My parents were baby boomers: brought up in traditional 1950s households with fairly rigid rules to follow and mores to adhere to. Like many kids of that generation, they spent their teenage years and early adulthood questioning those conventional values—in certain ways, smashing them to bits.
I am grateful that my parents were so forward-thinking. When my mother was little and asked questions about where she came from, she was told that she came from a bunny farm; so when she had kids, she made a point of telling us the truth about reproduction and sex (and did so thoughtfully and sensitively). My parents took me seriously as an individual and empowered me to grow up to be a pretty badass woman (if I do say so myself).
When it came to parenting my own children, they certainly offered me some pearls of wisdom (and some unwanted advice as well; I think this is pretty unavoidable). But their advice was sparse. The fact is, my parents shied away from giving me much advice at all about parenting—or life in general.
I definitely appreciate the space I was given to figure things out myself and to find my own parenting style. But a little more hand-holding might have been useful.
Here are some things I wish I’d been told before I dove headfirst into parenthood:
1. You are going to be more exhausted than you think is humanly possible. The sleep deprivation will feel like torture. But no matter how insane it is, or how many years it lasts, it won’t matter in the end. You’ll survive it—and probably even forget most of it.
2. You will worry about your kids when they are babies, toddlers, young children, older children, tweens and teens. The worrying will never end. There will always be a part of your heart beating in your childrens’ bodies, no matter how old they are.
3. Kids need freedom, but they also need structure. In fact, most kids thrive on it.
4. You don’t get to decide what kind of kid you’re going to get. A lot of a child’s personality is evident as soon as he or she exits the womb. What you can do is accept your children for who they are and nurture them to be the best version of themselves possible.
5. It’s important to be real with your kids, but it’s also necessary to have boundaries. Kids are easily impressionable and can easily absorb your depression, anxiety, heartache and trauma. Be yourself, but protect your kids from your baggage.
6. Don’t try to impress your kids. They don’t care what job you have or how much money you make. They just need your presence and love.
7. Take care of yourself. If you don’t nurture yourself, you can’t nurture anyone else.
8. Your kids will still need your guidance even after they’ve grown up and left the nest. They might not always ask for your help or reassurance, but look for the signs and give yourself to them without question.
9. Don’t compare yourself to other parents. Each family has its own very specific dynamics, and the reasons behind each parenting decision people make is complicated, nuanced, and most of the time, none of anyone’s business.
10. The times when your kids seem to be pulling away from you hardest are the ones when they need you the most.
11. You will be your worst parenting judge. So cut yourself some slack—a whole lot of slack.
12. Don’t forget to laugh.
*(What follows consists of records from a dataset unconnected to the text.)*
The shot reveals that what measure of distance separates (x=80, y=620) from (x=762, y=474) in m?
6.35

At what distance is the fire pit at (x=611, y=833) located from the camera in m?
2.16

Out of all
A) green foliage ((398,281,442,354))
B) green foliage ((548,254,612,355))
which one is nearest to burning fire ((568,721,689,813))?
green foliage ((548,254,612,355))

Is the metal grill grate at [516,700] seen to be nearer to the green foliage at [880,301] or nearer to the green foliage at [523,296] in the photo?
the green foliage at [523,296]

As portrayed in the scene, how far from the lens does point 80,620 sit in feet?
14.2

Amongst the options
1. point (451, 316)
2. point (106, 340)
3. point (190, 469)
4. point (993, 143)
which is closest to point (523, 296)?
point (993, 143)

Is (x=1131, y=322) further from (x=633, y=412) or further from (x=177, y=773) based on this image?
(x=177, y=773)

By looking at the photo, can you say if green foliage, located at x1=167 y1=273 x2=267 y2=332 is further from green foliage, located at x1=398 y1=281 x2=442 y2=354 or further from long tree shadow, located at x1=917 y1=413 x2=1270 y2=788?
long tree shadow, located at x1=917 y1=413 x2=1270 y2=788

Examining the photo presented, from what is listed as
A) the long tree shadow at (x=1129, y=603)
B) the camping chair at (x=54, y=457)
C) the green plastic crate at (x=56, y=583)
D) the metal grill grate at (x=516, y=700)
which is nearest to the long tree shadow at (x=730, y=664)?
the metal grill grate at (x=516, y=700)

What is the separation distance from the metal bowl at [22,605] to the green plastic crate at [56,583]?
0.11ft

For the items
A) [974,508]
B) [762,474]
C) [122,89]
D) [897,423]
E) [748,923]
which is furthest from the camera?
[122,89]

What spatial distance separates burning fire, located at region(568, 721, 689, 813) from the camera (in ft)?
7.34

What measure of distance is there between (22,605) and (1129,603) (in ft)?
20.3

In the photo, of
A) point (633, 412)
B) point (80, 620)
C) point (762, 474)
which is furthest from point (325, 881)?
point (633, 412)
Humor is one of the most necessary ingredients in parenting.
13. Your kids will surprise you. They have their own inborn temperament and personality, but don’t pigeon-hole them. Expect them to grow, learn, be challenged, and exhibit bravery you didn’t know was possible.
14. Get them that extra scoop of ice cream. Let them stay awake until the ball drops. Take them on the vacation you can’t quite afford. You won’t regret that kind of stuff.
15. You will feel like you are failing every other minute, but if you are present—if you are trying—then you are doing everything right.
16. Kids are messy, unpredictable, and wreak havoc on your sleep, your plans, your bank account, your life. That’s okay; it’s supposed to be that way.
17. You will count down the minutes until they go to sleep, and then you will watch them while they are sleeping, regretting every time that day you lost your patience and yelled at them. You will want them to stay frozen in whatever age they are as you watch them sleep.
18. Each time your kids say “I love you,” your heart will melt all over again. It doesn’t matter how many times they say it or how old you are. It will always get you in the gut.
I know for sure there are certain things about parenting we all forget if only because being in the trenches is so different than reflecting after the fact. And maybe sometimes our parents shield us from the truth of parenting because they want to protect us (if my parents had told me the truth of how insane some of it was, I might not have had any kids at all).
Maybe my parents were too hands-off in some ways when it came to preparing me for parenthood. But even if they didn’t provide a ton of wisdom or advice, they did instill in me the importance of listening to my own gut and instincts—and not giving much credence to what anyone else thinks about my choices–which is perhaps the most important parenting (and life) lesson of all.